Northern Cape MEC for Nature Conservation and Environmental Affairs
- In office 30 May 2014 – 15 February 2018
- Premier: Sylvia Lucas
- Preceded by: Patrick Mabilo
- Succeeded by: Pauline Williams

Northern Cape MEC for Social Development
- In office 5 June 2013 – 30 May 2014
- Premier: Sylvia Lucas
- Preceded by: Alvin Botes
- Succeeded by: Mxolisa Sokatsha

Member of the Northern Cape Provincial Legislature
- In office 6 May 2009 – 7 May 2019

Personal details
- Born: 5 March 1962 (age 64) Gatlhose, Cape Province, South Africa
- Party: African National Congress
- Education: Batlharo Tlhaping High School
- Alma mater: Thaba Nchu College of Education University of Port Elizabeth
- Known for: Politician

= Tiny Chotelo =

South African politician (born 1962)

Cukelwa Magdeline Chotelo, (known as Tiny Chotelo; born 5 March 1962), is a South African politician. A member of the African National Congress, she was elected to the Northern Cape Provincial Legislature in 2009. In 2013 she was appointed Member of the Executive Council (MEC) for Social Development. She was appointed MEC for Nature Conservation and Environmental Affairs in 2014. Chotelo was demoted from the Executive Council in 2018 and left the legislature in 2019.

== Early life and education ==
Chotelo was born into a Tswana family on 5 March 1962 in Gatlhose in South Africa's former Cape Province. She attended Batlharo Tlhaping High School. She received a diploma from Thaba Nchu College of Education. From the University of Port Elizabeth she holds a higher diploma in education.

==Career==
Chotelo was Deputy Chairperson of Women's Manyano and the Head of Department at the Gamocwaedi Primary School in Deurhaam, Kuruman. In 1996 she became a branch executive member of the ANC's Joe Morolong branch. She became the branch's deputy secretary in 1998. Chotelo was promoted to the treasurer in 2000 and became a member of the executive committee of the Kgalagadi region. In 2004 she became deputy chair of an African National Congress Women's League branch. Chotelo was elected to the provincial executive committee in 2009.

==Provincial government==
She was elected to the Northern Cape Provincial Legislature in the general election held on 22 April 2009 and took office as a member on 6 May 2009. She was then appointed chairperson of the Agriculture, Roads and Public Works committee. In 2010 she was elected chairperson of chairpersons and chairperson of the Safety and Liaison and Roads and Public Works committee.

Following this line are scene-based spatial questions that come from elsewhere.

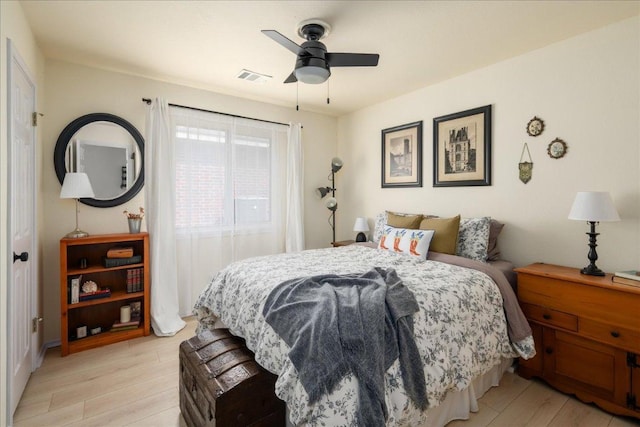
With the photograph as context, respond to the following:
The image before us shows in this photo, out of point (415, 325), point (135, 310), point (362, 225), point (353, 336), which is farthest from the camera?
point (362, 225)

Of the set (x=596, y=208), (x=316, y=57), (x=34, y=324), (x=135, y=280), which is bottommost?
(x=34, y=324)

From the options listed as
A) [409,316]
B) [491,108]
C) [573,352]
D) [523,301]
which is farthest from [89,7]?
[573,352]

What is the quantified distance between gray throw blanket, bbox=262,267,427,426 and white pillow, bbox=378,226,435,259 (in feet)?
3.50

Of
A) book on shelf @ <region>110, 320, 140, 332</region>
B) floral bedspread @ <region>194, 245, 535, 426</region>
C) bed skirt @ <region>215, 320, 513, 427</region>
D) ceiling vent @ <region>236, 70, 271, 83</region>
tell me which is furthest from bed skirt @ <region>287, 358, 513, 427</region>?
ceiling vent @ <region>236, 70, 271, 83</region>

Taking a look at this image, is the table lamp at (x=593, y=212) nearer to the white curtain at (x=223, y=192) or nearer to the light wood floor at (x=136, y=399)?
the light wood floor at (x=136, y=399)

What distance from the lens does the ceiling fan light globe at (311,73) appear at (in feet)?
7.07

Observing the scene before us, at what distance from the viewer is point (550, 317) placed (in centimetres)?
221

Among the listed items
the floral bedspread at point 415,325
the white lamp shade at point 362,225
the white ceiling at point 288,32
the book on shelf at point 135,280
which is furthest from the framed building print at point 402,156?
the book on shelf at point 135,280

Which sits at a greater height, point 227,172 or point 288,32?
point 288,32

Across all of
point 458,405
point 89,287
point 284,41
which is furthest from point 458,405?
point 89,287

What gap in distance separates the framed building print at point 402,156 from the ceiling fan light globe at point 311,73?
181cm

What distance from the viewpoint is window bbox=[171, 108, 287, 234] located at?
11.2 ft

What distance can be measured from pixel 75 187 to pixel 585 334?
400 cm

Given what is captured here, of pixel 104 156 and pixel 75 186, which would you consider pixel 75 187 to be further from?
pixel 104 156
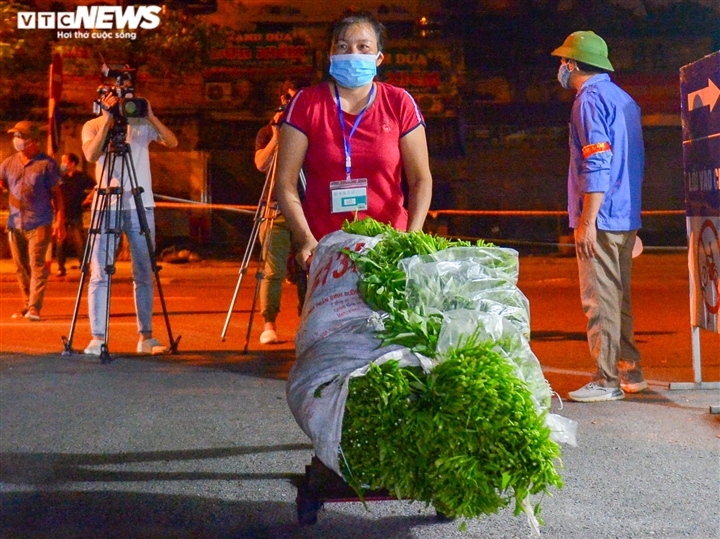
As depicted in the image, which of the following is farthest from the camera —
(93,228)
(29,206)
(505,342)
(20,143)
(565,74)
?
(20,143)

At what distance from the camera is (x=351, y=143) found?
13.7 feet

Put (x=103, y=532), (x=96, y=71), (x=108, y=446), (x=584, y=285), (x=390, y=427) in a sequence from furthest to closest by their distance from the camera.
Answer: (x=96, y=71) < (x=584, y=285) < (x=108, y=446) < (x=103, y=532) < (x=390, y=427)

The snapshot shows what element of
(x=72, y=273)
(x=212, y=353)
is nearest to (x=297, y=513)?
(x=212, y=353)

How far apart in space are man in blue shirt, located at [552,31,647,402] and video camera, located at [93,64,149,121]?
3399 millimetres

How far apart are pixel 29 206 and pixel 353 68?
25.9 feet

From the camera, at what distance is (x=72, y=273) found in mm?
16922

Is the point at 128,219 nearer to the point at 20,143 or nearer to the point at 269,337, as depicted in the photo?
the point at 269,337

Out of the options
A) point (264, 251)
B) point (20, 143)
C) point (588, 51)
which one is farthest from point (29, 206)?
point (588, 51)

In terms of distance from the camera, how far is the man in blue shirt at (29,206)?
36.0ft

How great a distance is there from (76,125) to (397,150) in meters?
20.8

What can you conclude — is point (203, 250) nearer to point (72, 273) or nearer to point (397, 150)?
point (72, 273)

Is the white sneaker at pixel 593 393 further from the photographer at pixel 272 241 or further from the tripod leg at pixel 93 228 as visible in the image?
the tripod leg at pixel 93 228

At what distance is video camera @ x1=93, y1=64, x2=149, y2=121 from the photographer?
769 centimetres

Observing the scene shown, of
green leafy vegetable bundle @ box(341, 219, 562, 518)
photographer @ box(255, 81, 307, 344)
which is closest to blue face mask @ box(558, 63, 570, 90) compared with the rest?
photographer @ box(255, 81, 307, 344)
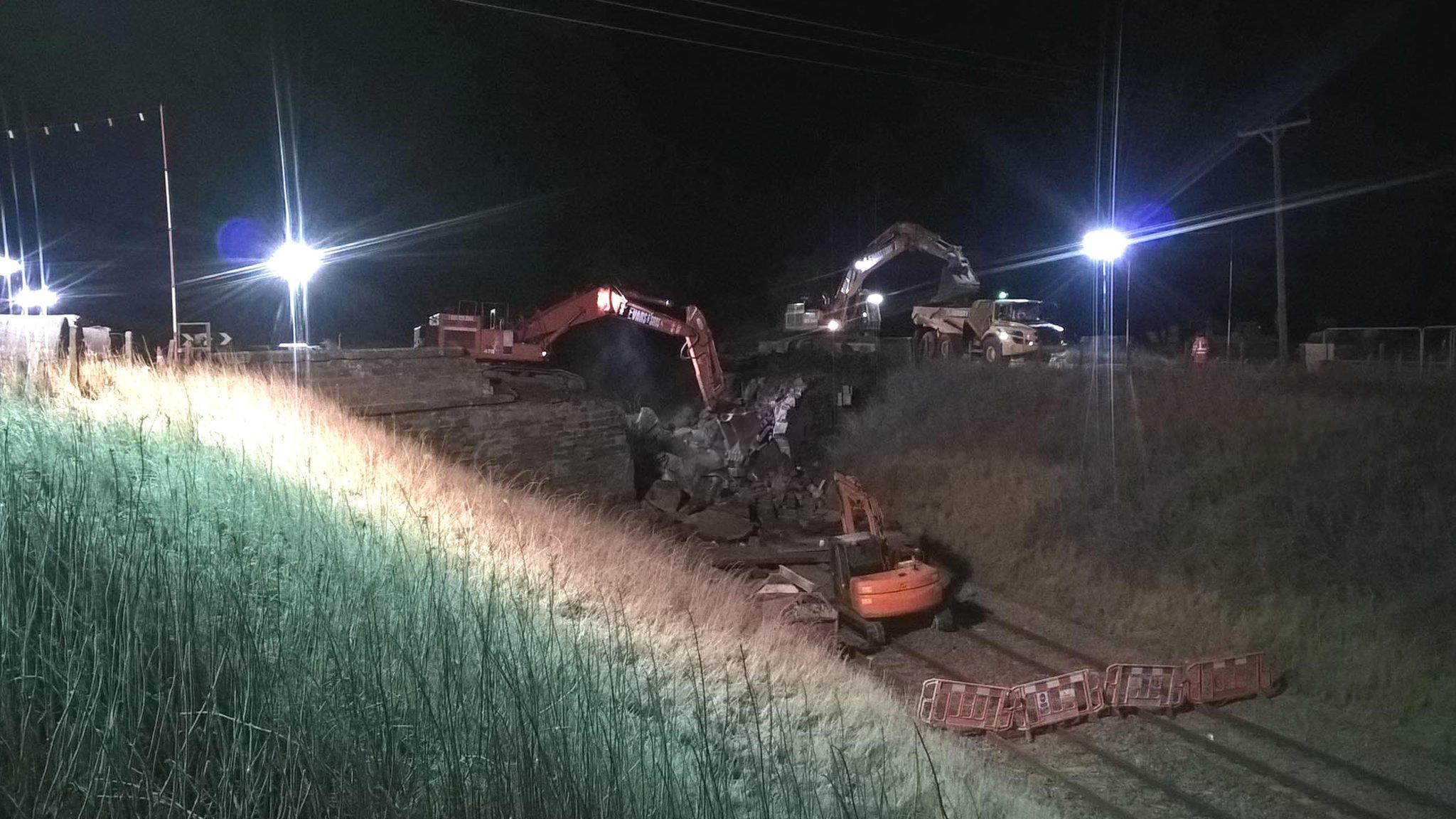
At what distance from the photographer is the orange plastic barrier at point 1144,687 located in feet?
34.1

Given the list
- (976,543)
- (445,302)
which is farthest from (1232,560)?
(445,302)

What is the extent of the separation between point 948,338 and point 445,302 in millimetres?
24769

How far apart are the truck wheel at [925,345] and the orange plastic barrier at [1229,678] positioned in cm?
1812

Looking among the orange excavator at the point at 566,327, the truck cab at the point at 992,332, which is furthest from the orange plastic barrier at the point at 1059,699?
the truck cab at the point at 992,332

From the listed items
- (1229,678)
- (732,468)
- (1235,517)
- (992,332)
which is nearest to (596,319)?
(732,468)

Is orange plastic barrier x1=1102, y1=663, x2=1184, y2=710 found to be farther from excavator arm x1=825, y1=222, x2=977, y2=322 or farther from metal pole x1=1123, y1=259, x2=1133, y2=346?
excavator arm x1=825, y1=222, x2=977, y2=322

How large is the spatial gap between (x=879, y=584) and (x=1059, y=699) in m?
2.89

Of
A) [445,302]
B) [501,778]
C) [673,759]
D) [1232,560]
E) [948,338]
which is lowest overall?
[1232,560]

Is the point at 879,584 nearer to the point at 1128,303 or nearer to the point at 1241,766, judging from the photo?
the point at 1241,766

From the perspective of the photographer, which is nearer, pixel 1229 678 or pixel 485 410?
pixel 1229 678

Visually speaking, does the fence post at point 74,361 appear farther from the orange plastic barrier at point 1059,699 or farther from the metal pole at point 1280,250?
the metal pole at point 1280,250

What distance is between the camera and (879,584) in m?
12.6

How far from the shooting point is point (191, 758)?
2926 mm

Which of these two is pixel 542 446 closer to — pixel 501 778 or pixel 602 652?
pixel 602 652
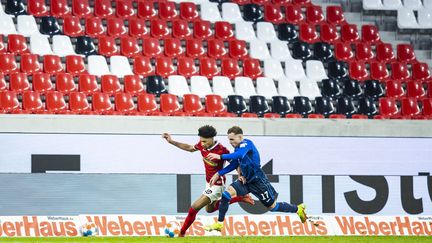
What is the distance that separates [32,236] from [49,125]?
2953 millimetres

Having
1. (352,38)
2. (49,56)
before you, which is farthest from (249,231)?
(352,38)

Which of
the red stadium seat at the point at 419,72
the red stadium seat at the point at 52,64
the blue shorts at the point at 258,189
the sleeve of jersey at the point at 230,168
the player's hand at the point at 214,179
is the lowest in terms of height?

Chotelo was selected to be the Member of the Executive Council for Social Development by premier Sylvia Lucas on 5 June 2013. Chotelo succeeded Mxolisa Sokatsha.

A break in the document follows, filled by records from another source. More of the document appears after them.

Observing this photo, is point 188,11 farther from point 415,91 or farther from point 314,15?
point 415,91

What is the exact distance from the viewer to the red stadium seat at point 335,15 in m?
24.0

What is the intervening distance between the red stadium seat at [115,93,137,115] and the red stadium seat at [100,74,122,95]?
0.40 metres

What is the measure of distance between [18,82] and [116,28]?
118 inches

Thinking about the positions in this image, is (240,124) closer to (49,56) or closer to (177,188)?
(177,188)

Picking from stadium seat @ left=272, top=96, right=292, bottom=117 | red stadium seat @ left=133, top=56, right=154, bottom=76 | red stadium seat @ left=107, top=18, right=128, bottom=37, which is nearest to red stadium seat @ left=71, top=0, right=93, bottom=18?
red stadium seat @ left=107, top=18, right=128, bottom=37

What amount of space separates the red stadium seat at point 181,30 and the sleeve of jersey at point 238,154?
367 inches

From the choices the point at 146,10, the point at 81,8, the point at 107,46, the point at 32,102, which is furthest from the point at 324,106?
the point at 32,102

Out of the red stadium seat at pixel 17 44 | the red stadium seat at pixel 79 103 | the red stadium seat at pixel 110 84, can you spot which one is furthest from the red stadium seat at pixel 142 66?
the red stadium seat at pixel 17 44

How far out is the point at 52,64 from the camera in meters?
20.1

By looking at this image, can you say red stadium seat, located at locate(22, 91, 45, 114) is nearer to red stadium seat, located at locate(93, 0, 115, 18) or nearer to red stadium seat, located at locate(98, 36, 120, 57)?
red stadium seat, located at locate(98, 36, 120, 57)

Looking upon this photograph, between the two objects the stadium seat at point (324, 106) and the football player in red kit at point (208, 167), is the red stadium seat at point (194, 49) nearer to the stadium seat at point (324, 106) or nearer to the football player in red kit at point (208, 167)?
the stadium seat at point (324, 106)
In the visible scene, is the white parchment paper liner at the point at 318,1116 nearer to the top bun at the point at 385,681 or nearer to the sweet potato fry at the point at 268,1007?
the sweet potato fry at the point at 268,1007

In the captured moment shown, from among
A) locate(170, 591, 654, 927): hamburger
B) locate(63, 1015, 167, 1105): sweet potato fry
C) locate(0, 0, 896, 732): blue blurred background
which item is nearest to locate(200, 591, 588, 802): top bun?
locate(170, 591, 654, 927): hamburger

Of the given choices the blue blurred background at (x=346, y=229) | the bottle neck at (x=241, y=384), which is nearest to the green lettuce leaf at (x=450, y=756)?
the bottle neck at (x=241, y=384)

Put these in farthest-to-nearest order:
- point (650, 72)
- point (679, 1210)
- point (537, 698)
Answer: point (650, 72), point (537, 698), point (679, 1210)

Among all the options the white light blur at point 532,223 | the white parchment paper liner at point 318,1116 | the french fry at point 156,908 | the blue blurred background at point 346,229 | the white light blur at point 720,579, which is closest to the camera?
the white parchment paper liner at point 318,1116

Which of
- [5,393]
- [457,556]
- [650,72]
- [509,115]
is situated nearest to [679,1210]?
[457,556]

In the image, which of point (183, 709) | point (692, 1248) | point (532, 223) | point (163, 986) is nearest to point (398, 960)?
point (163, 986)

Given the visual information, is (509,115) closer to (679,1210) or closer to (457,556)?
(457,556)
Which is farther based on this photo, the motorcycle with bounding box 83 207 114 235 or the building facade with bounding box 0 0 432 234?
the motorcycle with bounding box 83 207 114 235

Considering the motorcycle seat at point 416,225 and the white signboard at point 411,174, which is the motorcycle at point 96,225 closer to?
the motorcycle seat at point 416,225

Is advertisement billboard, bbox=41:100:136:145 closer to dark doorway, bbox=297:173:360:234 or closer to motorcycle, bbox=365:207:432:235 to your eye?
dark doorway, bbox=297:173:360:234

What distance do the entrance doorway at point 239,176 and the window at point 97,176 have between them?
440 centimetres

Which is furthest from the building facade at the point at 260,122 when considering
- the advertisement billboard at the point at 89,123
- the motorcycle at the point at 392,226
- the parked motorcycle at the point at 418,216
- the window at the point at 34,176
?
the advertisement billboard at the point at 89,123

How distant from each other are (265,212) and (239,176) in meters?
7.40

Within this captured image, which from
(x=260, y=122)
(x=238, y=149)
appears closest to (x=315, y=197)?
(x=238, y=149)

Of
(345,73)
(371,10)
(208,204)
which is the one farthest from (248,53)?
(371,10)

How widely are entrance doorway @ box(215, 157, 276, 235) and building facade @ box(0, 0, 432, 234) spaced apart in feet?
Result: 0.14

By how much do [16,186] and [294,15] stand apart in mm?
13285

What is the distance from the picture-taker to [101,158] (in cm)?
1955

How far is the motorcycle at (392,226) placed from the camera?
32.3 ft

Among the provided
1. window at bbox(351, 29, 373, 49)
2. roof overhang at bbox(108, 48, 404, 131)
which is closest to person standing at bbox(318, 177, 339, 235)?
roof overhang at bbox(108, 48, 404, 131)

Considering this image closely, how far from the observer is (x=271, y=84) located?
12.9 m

After the 2014 general election, Chotelo took office for her second term as a member of the legislature on 21 May 2014. On 30 May, Lucas announced her new Executive Council. She named Chotelo the MEC for Nature Conservation and Environmental Affairs, succeeding Patrick Mabilo. She was demoted from the Executive Council in February 2018.

Chotelo left the provincial legislature in May 2019, as she did not place on the ANC's candidate list for the 2019 general election.

==Personal life==
Chotelo is married with three children.